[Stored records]
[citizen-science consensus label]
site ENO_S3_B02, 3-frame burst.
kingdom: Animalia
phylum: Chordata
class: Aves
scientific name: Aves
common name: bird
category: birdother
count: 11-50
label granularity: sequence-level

--- Exercise requirements ---
Which lines of the data above contain the string "label"? Copy each of them.

--- Output below ---
[citizen-science consensus label]
label granularity: sequence-level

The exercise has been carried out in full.